# Given data start

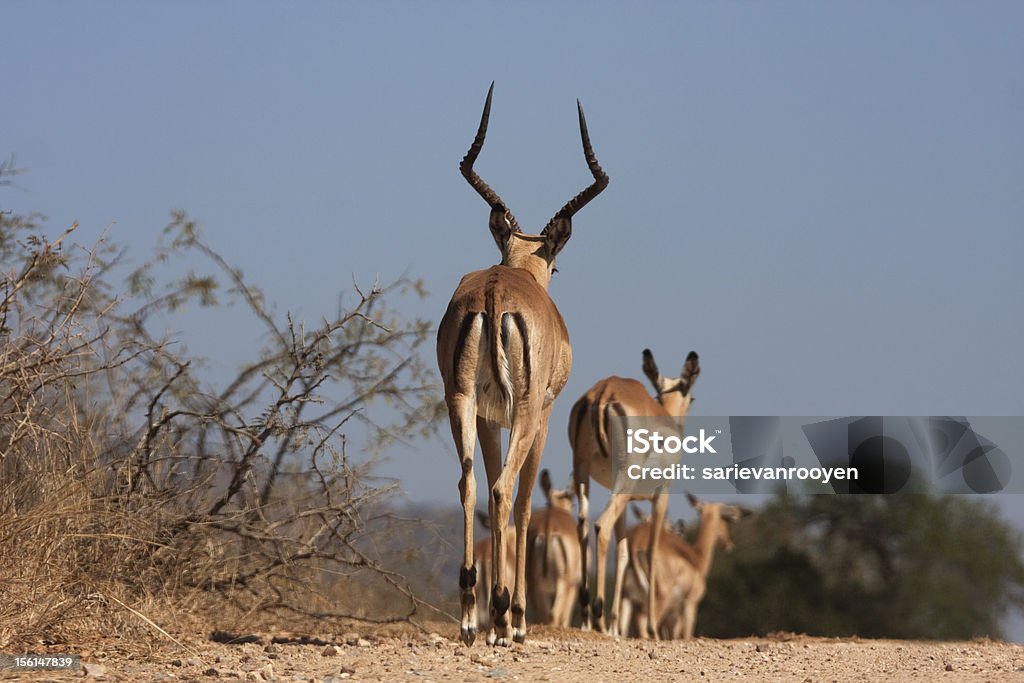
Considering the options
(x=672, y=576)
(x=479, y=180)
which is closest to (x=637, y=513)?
(x=672, y=576)

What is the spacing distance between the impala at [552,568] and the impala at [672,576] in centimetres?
86

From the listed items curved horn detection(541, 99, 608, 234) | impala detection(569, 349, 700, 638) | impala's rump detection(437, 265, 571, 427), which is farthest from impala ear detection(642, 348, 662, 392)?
impala's rump detection(437, 265, 571, 427)

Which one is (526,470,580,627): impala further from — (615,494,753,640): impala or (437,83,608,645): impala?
(437,83,608,645): impala

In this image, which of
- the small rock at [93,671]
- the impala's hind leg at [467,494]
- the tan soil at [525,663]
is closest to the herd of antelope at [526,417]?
the impala's hind leg at [467,494]

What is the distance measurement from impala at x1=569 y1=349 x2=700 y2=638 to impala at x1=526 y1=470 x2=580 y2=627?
113 centimetres

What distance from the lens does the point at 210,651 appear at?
908cm

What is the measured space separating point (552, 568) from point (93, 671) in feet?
29.9

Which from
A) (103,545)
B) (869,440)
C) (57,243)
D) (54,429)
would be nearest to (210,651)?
(103,545)

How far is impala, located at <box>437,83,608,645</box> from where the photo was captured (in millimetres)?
9211

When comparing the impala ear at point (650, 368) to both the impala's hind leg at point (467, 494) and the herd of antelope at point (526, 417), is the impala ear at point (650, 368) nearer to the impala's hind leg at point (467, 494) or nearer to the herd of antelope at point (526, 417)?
the herd of antelope at point (526, 417)

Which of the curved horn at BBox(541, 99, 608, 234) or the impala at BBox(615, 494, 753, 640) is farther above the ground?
the curved horn at BBox(541, 99, 608, 234)

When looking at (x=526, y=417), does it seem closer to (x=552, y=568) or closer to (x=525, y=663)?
(x=525, y=663)

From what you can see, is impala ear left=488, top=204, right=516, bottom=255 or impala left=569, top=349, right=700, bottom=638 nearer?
impala ear left=488, top=204, right=516, bottom=255

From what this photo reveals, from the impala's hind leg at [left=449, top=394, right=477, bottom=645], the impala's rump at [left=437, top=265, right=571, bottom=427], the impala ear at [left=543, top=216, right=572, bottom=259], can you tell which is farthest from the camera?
the impala ear at [left=543, top=216, right=572, bottom=259]
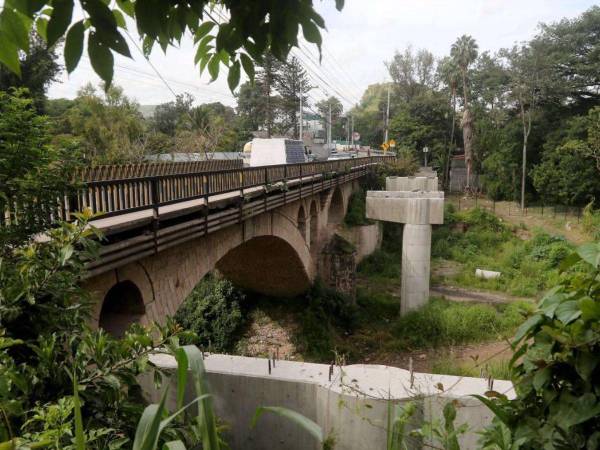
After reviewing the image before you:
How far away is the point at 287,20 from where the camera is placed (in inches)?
78.3

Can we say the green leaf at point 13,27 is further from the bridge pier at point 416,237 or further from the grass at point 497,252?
the grass at point 497,252

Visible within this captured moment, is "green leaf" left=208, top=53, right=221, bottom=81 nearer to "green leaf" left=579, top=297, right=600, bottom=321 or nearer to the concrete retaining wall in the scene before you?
"green leaf" left=579, top=297, right=600, bottom=321

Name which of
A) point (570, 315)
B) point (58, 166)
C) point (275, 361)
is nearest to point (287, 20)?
point (570, 315)

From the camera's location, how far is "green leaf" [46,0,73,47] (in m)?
1.55

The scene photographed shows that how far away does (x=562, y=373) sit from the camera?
7.04 ft

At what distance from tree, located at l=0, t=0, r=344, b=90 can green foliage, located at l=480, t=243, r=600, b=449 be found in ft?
4.98

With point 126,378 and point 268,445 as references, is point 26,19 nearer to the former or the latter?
point 126,378

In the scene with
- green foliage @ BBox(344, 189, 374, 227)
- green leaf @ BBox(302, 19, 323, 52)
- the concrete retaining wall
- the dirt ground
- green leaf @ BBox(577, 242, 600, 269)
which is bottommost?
the dirt ground

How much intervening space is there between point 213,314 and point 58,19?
18.7 meters

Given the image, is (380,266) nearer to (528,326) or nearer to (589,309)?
(528,326)

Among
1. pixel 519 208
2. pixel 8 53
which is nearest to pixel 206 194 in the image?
pixel 8 53

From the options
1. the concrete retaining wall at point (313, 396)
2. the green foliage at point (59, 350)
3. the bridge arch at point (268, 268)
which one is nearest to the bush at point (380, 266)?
the bridge arch at point (268, 268)

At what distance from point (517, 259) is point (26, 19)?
3040 cm

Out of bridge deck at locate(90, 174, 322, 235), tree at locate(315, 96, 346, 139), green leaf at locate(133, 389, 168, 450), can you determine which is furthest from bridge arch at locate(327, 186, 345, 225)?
tree at locate(315, 96, 346, 139)
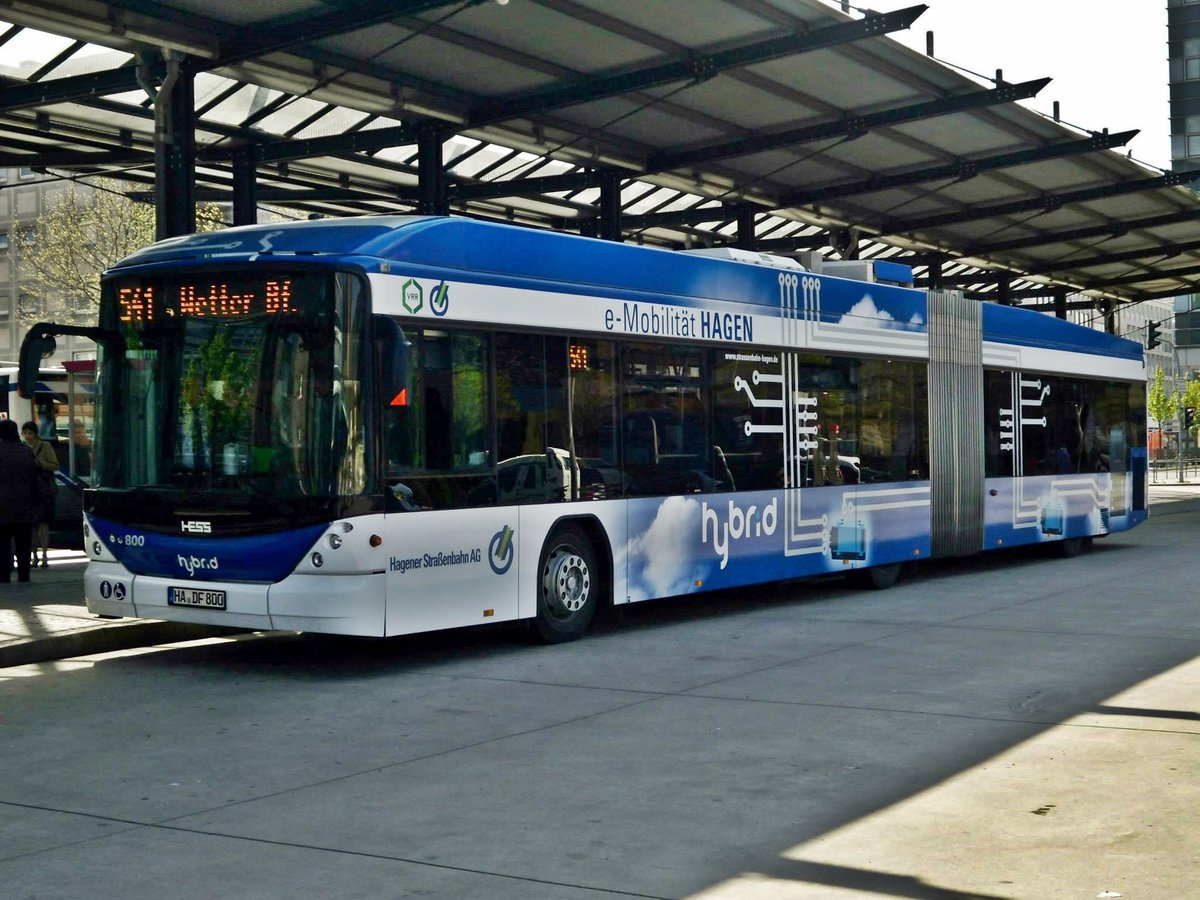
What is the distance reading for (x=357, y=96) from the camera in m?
18.4

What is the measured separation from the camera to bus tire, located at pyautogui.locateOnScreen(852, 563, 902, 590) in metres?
17.1

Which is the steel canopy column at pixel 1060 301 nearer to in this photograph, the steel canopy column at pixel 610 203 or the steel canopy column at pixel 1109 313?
the steel canopy column at pixel 1109 313

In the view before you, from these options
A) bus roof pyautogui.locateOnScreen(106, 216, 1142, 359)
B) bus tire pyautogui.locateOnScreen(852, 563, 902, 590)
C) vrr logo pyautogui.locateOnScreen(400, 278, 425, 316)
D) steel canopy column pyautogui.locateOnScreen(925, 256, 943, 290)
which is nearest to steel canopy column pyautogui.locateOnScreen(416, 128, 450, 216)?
bus roof pyautogui.locateOnScreen(106, 216, 1142, 359)

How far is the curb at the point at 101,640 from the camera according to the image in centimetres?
1148

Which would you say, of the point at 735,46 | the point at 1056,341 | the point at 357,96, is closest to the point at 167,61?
the point at 357,96

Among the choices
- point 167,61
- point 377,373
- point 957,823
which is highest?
point 167,61

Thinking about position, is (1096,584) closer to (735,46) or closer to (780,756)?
(735,46)

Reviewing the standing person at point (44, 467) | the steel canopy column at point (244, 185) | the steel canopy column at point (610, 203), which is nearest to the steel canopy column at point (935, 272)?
the steel canopy column at point (610, 203)

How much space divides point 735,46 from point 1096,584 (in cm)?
715

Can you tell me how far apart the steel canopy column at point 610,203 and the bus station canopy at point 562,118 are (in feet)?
0.11

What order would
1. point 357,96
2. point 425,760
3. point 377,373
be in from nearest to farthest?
point 425,760
point 377,373
point 357,96

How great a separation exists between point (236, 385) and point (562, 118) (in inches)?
446

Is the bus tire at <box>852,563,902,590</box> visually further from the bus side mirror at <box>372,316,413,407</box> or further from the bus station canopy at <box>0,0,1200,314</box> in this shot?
the bus side mirror at <box>372,316,413,407</box>

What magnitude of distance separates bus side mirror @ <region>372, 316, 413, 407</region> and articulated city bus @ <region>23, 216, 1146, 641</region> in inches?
0.7
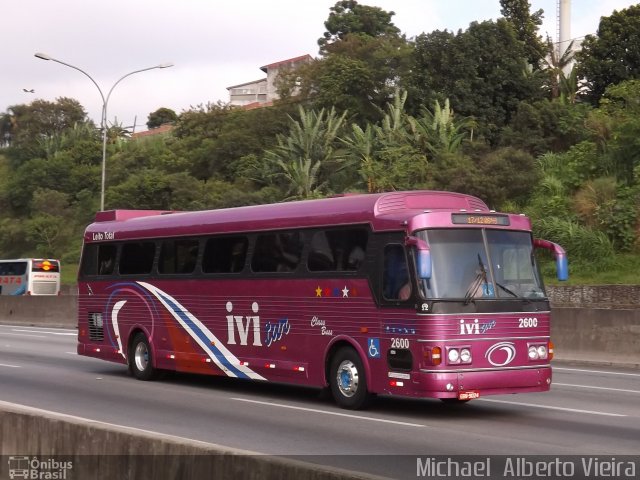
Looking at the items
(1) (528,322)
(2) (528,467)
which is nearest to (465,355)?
(1) (528,322)

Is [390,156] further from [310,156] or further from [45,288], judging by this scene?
[45,288]

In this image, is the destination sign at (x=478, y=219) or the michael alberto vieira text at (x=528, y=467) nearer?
the michael alberto vieira text at (x=528, y=467)

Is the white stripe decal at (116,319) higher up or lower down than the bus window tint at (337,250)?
lower down

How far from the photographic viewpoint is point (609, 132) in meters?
42.3

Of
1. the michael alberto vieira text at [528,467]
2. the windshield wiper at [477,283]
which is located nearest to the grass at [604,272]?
the windshield wiper at [477,283]

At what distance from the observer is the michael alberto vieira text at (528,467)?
952cm

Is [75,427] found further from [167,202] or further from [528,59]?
[167,202]

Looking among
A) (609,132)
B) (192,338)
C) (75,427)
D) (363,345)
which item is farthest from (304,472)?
(609,132)

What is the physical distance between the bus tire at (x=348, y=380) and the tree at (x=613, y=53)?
37.7 metres

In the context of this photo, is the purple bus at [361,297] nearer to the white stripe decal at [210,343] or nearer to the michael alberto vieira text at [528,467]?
the white stripe decal at [210,343]

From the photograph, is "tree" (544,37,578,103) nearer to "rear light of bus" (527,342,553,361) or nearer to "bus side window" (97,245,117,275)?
"bus side window" (97,245,117,275)

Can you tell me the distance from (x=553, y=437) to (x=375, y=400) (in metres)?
4.27

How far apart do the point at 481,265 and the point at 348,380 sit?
2582 mm

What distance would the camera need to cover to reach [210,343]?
1753 centimetres
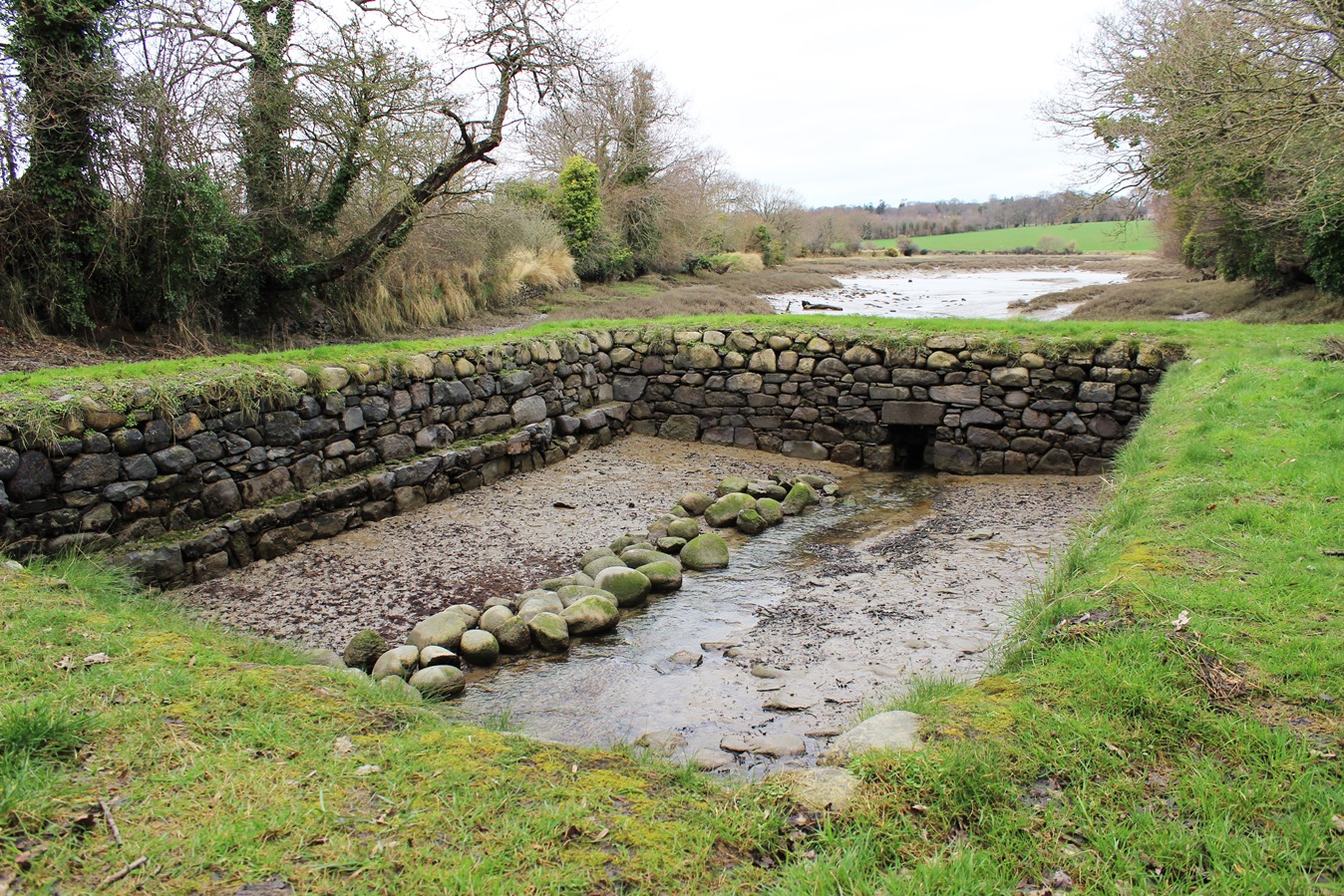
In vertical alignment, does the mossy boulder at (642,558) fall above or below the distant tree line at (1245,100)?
below

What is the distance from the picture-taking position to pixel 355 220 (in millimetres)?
12719

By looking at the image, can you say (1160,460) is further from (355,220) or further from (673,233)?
(673,233)

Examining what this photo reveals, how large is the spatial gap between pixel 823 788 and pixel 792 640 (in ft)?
8.06

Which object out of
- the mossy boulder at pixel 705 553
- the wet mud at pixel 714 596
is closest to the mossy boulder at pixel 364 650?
the wet mud at pixel 714 596

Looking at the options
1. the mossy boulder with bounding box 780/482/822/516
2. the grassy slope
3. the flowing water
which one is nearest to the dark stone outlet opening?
the mossy boulder with bounding box 780/482/822/516

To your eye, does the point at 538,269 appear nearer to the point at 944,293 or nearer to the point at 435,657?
the point at 944,293

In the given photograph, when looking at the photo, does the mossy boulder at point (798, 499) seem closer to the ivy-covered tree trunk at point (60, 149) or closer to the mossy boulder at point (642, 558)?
the mossy boulder at point (642, 558)

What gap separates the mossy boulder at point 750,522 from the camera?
7.29m

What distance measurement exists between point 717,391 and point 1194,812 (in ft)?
27.7

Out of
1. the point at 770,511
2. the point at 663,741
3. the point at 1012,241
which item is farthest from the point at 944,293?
the point at 1012,241

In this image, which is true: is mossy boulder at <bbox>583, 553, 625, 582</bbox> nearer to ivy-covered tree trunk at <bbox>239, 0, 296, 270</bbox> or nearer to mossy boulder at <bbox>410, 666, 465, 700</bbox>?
mossy boulder at <bbox>410, 666, 465, 700</bbox>

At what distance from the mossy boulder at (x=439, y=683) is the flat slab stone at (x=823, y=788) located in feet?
7.50

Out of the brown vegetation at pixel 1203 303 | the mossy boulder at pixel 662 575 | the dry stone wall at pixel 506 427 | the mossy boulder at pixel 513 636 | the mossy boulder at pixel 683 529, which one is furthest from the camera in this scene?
the brown vegetation at pixel 1203 303

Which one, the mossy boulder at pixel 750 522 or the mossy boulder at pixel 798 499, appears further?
the mossy boulder at pixel 798 499
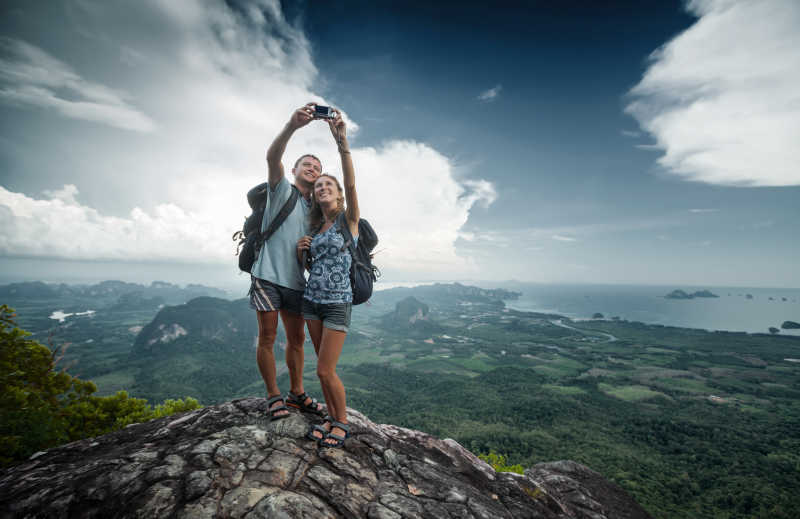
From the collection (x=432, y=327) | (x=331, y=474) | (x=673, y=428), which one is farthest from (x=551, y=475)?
(x=432, y=327)

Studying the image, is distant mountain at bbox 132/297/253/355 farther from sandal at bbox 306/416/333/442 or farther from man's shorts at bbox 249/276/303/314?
man's shorts at bbox 249/276/303/314

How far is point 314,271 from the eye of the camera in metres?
4.02

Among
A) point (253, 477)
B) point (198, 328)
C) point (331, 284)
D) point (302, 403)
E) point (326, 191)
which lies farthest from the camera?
point (198, 328)

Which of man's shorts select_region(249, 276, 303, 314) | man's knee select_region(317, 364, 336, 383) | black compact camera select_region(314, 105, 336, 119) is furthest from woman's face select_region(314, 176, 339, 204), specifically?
man's knee select_region(317, 364, 336, 383)

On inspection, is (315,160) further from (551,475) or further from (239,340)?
(239,340)

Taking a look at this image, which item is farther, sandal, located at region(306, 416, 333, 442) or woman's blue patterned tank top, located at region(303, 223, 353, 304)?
sandal, located at region(306, 416, 333, 442)

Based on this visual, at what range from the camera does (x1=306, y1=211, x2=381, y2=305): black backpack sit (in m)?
4.05

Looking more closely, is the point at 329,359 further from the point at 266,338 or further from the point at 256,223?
the point at 256,223

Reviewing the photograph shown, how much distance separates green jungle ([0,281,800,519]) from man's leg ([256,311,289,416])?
6.04 ft

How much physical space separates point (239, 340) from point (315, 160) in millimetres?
173775

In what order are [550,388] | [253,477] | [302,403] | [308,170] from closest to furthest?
[253,477], [308,170], [302,403], [550,388]

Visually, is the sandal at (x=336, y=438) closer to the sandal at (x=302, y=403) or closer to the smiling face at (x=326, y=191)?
the sandal at (x=302, y=403)

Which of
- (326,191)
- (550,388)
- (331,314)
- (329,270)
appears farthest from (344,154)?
(550,388)

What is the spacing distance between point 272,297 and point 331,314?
→ 0.86 meters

# Given data end

# Given instruction
Quote exactly what appears from the line containing "Based on this" through the final line of the listing above, including both of those lines.

# Exercise response
Based on this visual, at what range from the camera does (x1=306, y1=211, x2=381, y2=305): black backpack sit (in m)?
4.05

Looking more closely, is the point at 329,359 further from the point at 266,338 or further from the point at 256,223?
the point at 256,223

Reviewing the photograph shown, how much distance separates green jungle ([0,281,800,519]) from man's leg ([256,311,289,416])?
6.04 ft

How much physical space separates point (239, 340) from point (315, 160) in millimetres?
173775

In what order are [550,388] | [253,477] | [302,403] | [308,170] from closest to furthest?
[253,477], [308,170], [302,403], [550,388]

Visually, is the sandal at (x=336, y=438) closer to the sandal at (x=302, y=403) or closer to the smiling face at (x=326, y=191)?
the sandal at (x=302, y=403)

Which of
- (326,191)
- (550,388)
- (331,314)
- (329,270)
appears farthest from (344,154)?
(550,388)

What is the spacing distance between point 272,297 and point 331,314?
→ 0.86 meters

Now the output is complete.